* Исходный текст
---

Как только я потерял из виду молодого савояра, я изменил направление и не останавливался до тех пор, пока не вступил на голландскую землю. В глубине души я был убежден, что в Амстердаме меня уже поджидает чиновник брюссельской полиции, который найдет какой-либо способ меня задержать. Злоключения несчастного Далегра служили доказательством, что для маркизы Помпадур не существовало ничего святого.
Выезжая из Парижа, я имел семь луидоров, а когда добрался до Берген-оп-Цома, у меня оставался только один. Я поселился на жалком чердаке и сейчас же написал отцу. Я ждал писем от него в Брюсселе и был удивлен, не получив их. Позднее выяснилось, что они были перехвачены французским полицейским чиновником, которому было поручено выследить меня там. Последние гроши пришлось отдать за проезд от Берген-оп-Цома до Амстердама.
Понятно, что я не особенно искал сближения с пассажирами барки. Мне не хотелось обнаружить перед ними мое бедственное положение и вызвать в них чувство жалости. Но я все же не мог не обратить внимания на одного из моих спутников: его строгое лицо и суровый вид невольно привлекали к себе и внушали страх.
Это был Жан Теергост, уроженец Амстердама. Он в свою очередь внимательно разглядывал меня и, в особенности, мой умеренный завтрак. Когда я насытился, он обратился ко мне:
— Привет вам! Судя по тому, как вы едите, аппетит ваш превосходит ваши средства.
Я с замешательством подтвердил правильность его предположения. Он ничего не прибавил, но когда наступил обеденный час, он подвел меня к столу, на котором были разложены его запасы, и сказал:
— Пожалуйста без церемоний, господин француз! Садитесь, пейте и ешьте.
Между нами завязался разговор, и вскоре я убедился, что под грубой оболочкой этого человека скрывались прекрасные душевные качества. Когда мы приехали в Амстердам, полное отчаяние овладело мною. Вынужденный бежать с родины, один на чужой земле, без семьи, без друзей, без денег и без покровителей, — чего мог я ожидать от будущего?!

---

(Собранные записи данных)
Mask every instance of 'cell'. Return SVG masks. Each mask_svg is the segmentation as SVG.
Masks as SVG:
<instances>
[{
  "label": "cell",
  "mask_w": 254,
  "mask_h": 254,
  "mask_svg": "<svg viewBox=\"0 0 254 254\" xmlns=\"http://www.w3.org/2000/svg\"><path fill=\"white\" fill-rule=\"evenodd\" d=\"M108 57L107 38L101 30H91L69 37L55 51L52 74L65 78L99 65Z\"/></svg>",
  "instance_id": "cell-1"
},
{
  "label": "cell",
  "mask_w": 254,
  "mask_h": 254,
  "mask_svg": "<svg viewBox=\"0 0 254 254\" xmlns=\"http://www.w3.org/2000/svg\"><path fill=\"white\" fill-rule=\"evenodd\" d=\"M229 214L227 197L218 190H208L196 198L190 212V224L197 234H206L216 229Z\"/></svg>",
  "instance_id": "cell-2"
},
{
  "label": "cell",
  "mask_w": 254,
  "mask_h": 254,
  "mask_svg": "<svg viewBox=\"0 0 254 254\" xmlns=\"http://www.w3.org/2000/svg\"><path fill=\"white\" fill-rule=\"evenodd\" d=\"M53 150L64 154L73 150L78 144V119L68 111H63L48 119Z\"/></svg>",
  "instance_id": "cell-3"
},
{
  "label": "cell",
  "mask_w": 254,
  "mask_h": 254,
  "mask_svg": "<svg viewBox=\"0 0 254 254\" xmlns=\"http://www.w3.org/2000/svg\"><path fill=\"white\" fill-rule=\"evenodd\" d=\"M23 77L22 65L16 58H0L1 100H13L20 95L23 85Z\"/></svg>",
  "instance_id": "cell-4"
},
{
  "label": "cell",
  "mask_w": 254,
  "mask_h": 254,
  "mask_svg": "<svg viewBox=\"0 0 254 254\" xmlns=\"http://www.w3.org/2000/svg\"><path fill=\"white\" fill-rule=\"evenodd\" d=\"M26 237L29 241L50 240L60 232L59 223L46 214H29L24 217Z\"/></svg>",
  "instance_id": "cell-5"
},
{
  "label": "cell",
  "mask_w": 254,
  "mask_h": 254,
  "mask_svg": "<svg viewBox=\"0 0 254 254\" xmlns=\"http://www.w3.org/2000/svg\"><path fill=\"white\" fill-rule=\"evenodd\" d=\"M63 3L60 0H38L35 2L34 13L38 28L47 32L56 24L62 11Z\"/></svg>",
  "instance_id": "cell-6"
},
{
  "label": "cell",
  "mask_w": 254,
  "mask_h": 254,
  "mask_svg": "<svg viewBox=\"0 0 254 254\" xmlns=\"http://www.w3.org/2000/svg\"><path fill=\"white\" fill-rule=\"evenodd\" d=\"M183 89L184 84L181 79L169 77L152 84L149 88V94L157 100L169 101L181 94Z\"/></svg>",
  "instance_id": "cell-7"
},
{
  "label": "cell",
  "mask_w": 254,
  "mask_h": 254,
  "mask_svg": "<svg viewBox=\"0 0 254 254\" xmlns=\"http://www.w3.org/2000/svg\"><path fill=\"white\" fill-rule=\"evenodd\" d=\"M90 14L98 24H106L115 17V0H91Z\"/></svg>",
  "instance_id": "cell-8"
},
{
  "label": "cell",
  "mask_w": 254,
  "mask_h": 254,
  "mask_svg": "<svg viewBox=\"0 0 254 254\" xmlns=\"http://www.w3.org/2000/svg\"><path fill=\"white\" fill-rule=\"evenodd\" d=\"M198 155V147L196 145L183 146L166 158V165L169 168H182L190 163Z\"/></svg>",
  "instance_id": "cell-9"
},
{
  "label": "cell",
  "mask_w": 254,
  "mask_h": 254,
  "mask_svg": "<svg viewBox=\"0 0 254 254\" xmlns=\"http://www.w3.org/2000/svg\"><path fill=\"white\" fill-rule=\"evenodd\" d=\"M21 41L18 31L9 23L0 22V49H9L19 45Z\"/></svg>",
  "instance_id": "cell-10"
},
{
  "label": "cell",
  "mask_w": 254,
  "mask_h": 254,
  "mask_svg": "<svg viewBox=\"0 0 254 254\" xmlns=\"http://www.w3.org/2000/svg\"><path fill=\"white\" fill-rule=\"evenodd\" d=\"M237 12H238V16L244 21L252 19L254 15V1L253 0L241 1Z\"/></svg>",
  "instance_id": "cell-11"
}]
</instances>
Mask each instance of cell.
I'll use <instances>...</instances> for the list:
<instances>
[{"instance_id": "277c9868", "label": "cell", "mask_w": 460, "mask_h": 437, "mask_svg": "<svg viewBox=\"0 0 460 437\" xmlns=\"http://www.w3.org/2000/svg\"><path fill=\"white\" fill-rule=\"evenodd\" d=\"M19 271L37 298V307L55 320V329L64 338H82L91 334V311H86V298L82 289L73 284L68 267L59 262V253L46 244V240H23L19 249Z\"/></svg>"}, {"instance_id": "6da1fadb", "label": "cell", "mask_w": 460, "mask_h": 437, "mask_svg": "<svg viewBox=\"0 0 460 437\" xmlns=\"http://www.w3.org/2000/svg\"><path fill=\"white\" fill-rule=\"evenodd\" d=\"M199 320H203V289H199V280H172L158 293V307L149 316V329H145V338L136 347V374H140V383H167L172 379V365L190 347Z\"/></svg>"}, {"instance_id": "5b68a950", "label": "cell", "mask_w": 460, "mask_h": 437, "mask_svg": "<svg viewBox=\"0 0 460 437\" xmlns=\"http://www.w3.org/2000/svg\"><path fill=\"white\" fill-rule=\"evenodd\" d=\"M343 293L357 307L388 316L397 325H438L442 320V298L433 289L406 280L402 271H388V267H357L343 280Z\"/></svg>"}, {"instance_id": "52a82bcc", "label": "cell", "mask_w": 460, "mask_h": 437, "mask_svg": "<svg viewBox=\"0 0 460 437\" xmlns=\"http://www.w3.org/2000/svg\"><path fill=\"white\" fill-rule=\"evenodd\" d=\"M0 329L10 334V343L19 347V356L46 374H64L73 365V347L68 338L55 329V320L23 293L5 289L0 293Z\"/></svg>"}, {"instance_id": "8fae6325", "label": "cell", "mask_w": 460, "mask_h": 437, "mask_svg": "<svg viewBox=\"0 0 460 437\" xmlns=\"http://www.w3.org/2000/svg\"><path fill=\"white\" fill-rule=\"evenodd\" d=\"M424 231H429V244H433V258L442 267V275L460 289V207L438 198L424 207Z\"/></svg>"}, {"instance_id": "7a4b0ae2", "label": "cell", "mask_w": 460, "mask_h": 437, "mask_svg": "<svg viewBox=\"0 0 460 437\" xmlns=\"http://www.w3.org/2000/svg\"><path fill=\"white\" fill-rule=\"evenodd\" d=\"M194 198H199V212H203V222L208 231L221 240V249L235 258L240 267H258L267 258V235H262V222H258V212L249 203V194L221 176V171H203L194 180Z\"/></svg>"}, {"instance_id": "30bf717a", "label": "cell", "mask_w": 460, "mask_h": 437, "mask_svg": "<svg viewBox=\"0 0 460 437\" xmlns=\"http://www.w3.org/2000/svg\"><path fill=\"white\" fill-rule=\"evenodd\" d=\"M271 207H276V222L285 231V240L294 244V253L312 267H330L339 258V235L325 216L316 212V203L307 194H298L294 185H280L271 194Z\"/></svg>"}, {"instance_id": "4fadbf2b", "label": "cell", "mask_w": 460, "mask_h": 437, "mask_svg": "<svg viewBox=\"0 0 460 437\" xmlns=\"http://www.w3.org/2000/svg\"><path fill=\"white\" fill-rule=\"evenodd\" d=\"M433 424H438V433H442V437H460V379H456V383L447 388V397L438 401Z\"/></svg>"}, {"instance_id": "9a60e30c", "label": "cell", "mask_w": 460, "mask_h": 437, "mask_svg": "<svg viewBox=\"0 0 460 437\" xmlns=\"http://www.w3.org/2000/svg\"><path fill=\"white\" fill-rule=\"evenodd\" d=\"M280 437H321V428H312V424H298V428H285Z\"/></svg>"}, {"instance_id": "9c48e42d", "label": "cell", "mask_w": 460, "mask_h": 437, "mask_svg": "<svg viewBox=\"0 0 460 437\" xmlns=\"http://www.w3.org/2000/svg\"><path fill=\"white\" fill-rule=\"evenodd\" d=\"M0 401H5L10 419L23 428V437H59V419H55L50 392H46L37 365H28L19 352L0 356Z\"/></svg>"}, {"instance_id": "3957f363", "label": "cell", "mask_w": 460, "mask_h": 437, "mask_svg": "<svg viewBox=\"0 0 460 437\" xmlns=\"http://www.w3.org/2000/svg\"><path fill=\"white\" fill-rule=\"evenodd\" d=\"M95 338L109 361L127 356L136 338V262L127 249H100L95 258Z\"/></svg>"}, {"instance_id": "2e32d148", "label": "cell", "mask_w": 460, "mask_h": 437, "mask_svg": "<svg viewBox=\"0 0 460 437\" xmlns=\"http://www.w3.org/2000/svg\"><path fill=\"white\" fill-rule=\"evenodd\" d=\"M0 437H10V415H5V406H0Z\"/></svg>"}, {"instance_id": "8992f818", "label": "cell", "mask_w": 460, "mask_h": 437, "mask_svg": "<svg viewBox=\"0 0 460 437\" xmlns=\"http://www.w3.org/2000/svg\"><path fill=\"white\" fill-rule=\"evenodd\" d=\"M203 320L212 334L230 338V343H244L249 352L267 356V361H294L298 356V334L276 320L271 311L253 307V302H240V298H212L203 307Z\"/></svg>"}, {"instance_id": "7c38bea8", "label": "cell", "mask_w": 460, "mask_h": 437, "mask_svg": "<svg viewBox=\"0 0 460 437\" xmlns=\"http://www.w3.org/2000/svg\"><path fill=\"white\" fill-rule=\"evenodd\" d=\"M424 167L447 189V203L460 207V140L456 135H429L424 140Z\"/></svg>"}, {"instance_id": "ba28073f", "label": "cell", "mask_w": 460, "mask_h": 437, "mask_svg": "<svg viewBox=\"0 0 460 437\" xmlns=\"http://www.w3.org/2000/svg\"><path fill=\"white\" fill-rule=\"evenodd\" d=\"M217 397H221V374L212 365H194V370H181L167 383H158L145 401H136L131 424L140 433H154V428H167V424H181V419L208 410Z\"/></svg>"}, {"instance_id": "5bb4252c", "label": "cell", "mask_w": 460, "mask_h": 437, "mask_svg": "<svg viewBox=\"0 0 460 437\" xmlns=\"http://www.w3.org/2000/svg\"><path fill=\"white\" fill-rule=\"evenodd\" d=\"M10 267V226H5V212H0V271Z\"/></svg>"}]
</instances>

---

* Задачи и задания
1. Назовите всех людей, которые упомянуты по имени в тексте о бегстве в Голландию.
2. Напишите продолжение текста о бегстве в Голландию, начиная сразу после его последнего предложения.

* Ответы к упражнению
1. Далегр, маркиза Помпадур, Жан Теергост.

2.
Мои слезы и уныние тронули великодушного голландца. Он взял меня за руку и произнес сердечным тоном:
— Не плачьте: я не покину вас. Я не богат, но сумею вам помочь.
Он и его жена приютили меня. Очи устроили мне постель, отдав свой собственный матрац. Я понимал, что не мог не стеснять своего хозяина, и тем более трогала меня его доброта. Теергост давал мне не только кров и пишу, но старался доставить и кое-какие развлечения. Воспоминание о несчастном Далегре страшно волновало меня. Я был уверен, что наша безжалостная гонительница снова бросила его в тюрьму.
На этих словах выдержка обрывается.